Things change if you put the star in double quotes, however. There, the star is the "escape character" of BCPL, quite like the backslash in C. Since AmigaOs was traditionally Tripos, written in BCPL, it is still this way today.
That is:
echo "*e[H"
puts the cursor in the home position, i.e. top left. This is because "*e" is the escape sequence for the ASCII character "escape" (hex 0x1c, decimal 27), Escape-[ is the "CSI", the "control sequence introducer, and "CSI-H" is the console command, understood by the console window, to put the character into the top-left position.
Thus, the star means something different *in* quotes compared to *outside quotes*. If you use
echo *e[H
instead, then that's just putting the literal string on the console.

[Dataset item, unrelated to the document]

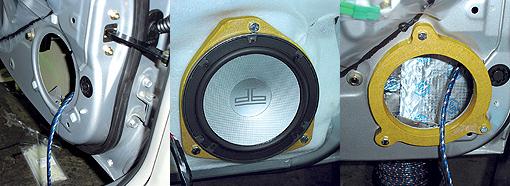 119_accessory_music_2_1s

Now, in Os 2.x, CBM rewrote the dos.library. Or rather, they simply took "arp", the "Amiga Replacement Project", made a couple of modifications, and used that as a new basis. In arp, a flag exists to change the interpretation of wild-cards, i.e. patterns that match several files to run a job more efficiently. For example,
copy #? to *
copies all files in the current directory to the console, #? matching all files. The expansion of the wild card #? is done by the copy command, not by the shell (unlike in other operating systems, Linux for example, where this expansion is under shell control).
Now we come to the third meaning of the star. Unfortunately, arp included an option in its pattern matching to use * as a replacement for #? "by popular demand". Thus, if a command uses the arp = now dos.library pattern matcher, * *may* (by choice of the user) get another meaning, namely "match every file".

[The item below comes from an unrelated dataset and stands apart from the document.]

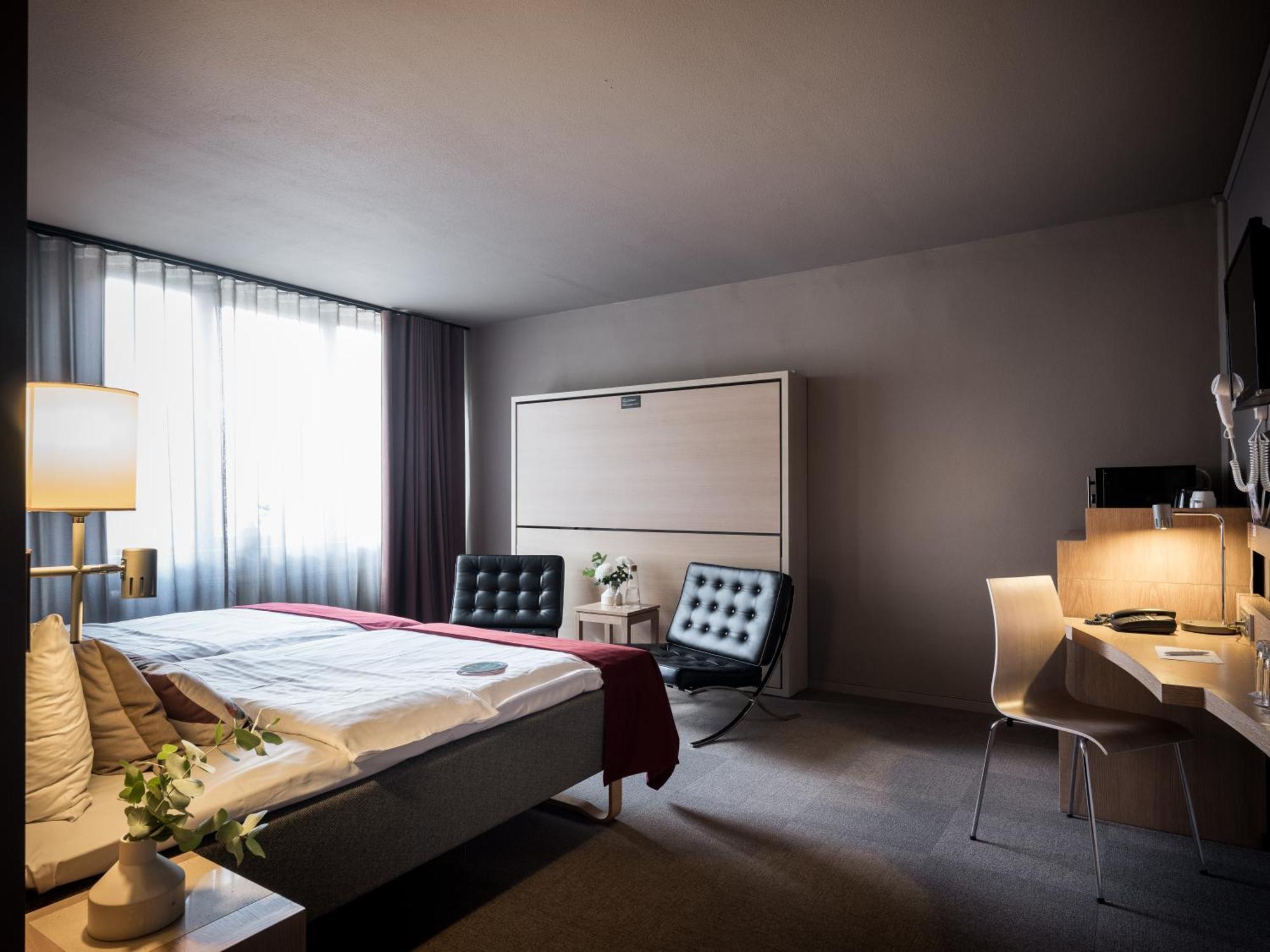 Spar Hotel Majorna Göteborg Dış mekan fotoğraf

This now becomes really confusing, as you need to remember when a command uses the pattern matcher (then *=#?) and when not (then *=current console).
So, for example, with the arp-"*" flag set (several patches provide this option),
copy * to *
means "copy all files to the console", where the first "*" is seen by the pattern matcher, so it means #? = all, and the second star is not, so it means console.
Unfortunately, you have to know this, and since you usually cannot know (how, anyhow?) it's usually *not* a good idea to enable this option. There are already two meanings of the star, adding a third one is not a particularly good choice, even more so as it depends on implementation decisions of the shell command and is not under direct control of the user.
Avoid this stuff, and learn that "Amiga is a bit special" and uses #? as wildcard, and not *. * is the BCPL escape sequence within quotes, or the console as file name outside quotes.